As an accountant here in PA, you probably receive many questions from clients about IRS forms. IRS forms and designations can be confusing to your clients. Give them a quick review so they understand what the different forms or terms mean.
Common tax forms
- 1040: The 1040 is the most typical form taxpayers use to file their annual federal income tax.
- 1040-SR: The SR is an alternative to the regular 1040 for taxpayers who are 65 and older.
- 1040-ES: This form is used for income that is not subject to withholding (i.e., self-employment, rental, interest, dividend) to estimate taxes and make quarterly payments.
- W-2: Employers send this form to employees and the IRS at the end of the tax year, listing wages and withholdings.

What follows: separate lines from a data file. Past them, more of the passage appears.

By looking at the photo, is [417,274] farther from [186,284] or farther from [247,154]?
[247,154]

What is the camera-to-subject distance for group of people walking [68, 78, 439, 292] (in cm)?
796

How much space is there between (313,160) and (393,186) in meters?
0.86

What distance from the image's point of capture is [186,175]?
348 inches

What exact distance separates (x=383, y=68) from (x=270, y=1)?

- W-4: This form is completed by the employee to help the employer determine how much federal income tax should be withheld from the employee’s paycheck.
Common retirement accounts
- 401(k): This is a company-sponsored retirement account to which employees can contribute and employers may choose to match. With the traditional 401(k), contributions are pre-tax, reducing taxable income and pushing tax into the future when it is withdrawn. Roth 401(k) contributions are made with after-tax income, so future withdrawals are tax-free.

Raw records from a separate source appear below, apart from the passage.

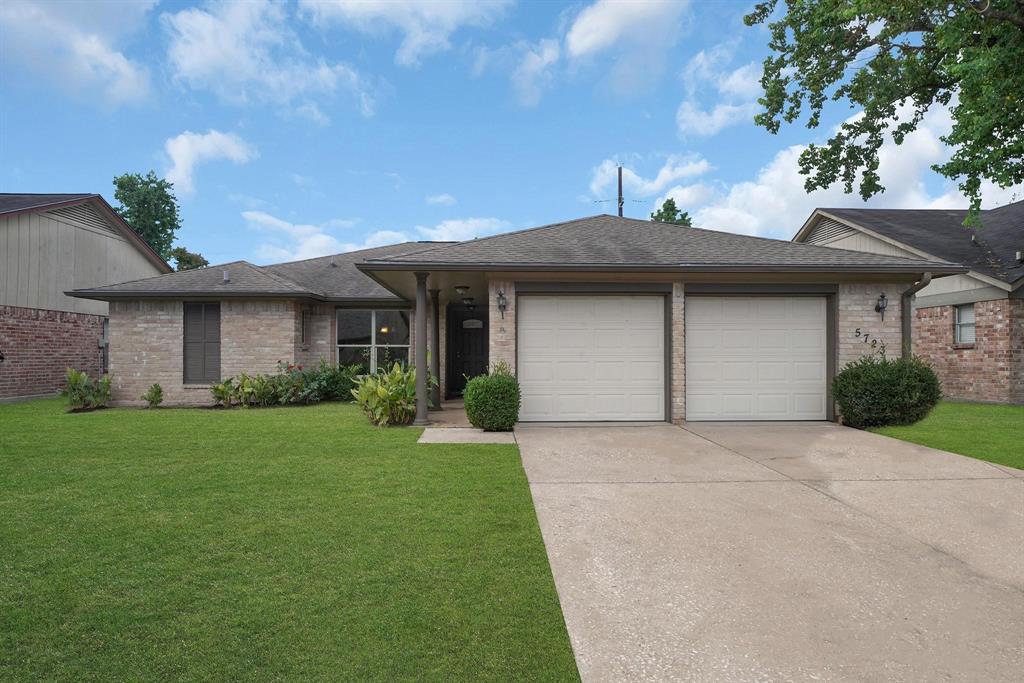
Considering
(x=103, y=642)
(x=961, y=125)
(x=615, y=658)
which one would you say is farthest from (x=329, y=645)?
(x=961, y=125)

- 403(b): Similar to the 401(k), the 403(b) is for employees of certain governments and tax-exempt organizations. Many 403(b) do not include employer-matching contributions.

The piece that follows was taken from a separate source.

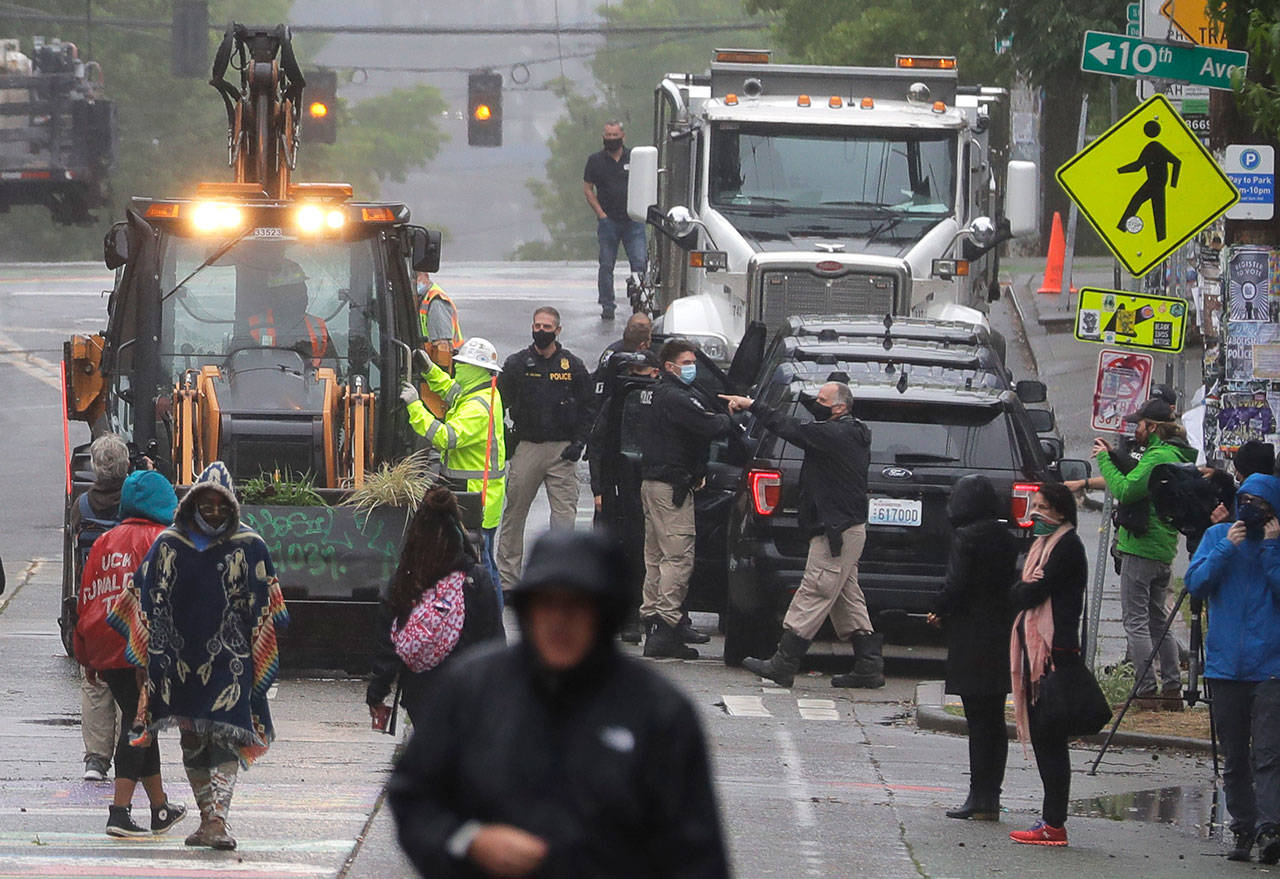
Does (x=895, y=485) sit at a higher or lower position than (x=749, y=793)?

- 457(b): Again, this is similar to the 401(k) but for employees of state and local governments and some non-profits. 457(b) plans rarely include employer-matching contributions.
- Traditional IRA: These contributions are made only by the employee and are not deducted from the paycheck. Like the traditional 401(k), contributions are in pre-tax dollars, lowering the taxable income for that year, and postponing taxes on the contribution until withdrawal.
- Roth IRA: Like the traditional IRA, having nothing to do with the employers, contributions to a Roth IRA are not deductible, so taxes are paid in the year they are earned, with future withdrawals tax-free.
- SEP IRA: Simplified Employee Pension (SEP) IRAs are set up and funded by the employer for the employee. The employer gets tax benefits for SEP IRAs. This is also a good option for the self-employed.
- SIMPLE IRA: Savings Incentive Match Plan for Employees (SIMPLE) is similar to 401(k) but is more beneficial for small businesses and the self-employed.
- 501(c)3: This is a category for some nonprofit tax-exempt organizations, such as charitable organizations, churches and religious organizations, and private foundations. Donations made to a 501(c)3 are tax deductible.
- 501(c)4: This category usually refers to civic leagues and local employee associations whose net earnings fund charity and education work. These organizations are usually tax-exempt, but contributions to them usually are not.
Sole proprietorship: A self-employed individual who has complete managerial control and is personally liable for the financial obligations of the company.
Partnership: Two or more people share profits or losses of the business and all are personally liable for financial obligations, but losses can be listed on personal income tax filings.
Corporation: A legal entity created to conduct business, separate from its founders, which is responsible for the financial liabilities and accrues profits and losses.
S Corporation: Similar to the corporation in structure, the Subchapter (S) Corporation allows income and losses to pass through to individual tax returns, much like a partnership.
LLC: A hybrid of partnership and corporation, the LLC owners are shielded from personal liability but profits and losses are passed through to the owners’ personal finances.
This overview of the most common terms your clients may hear should help them understand you better when you guide them through the best options for their particular financial situation and their taxes.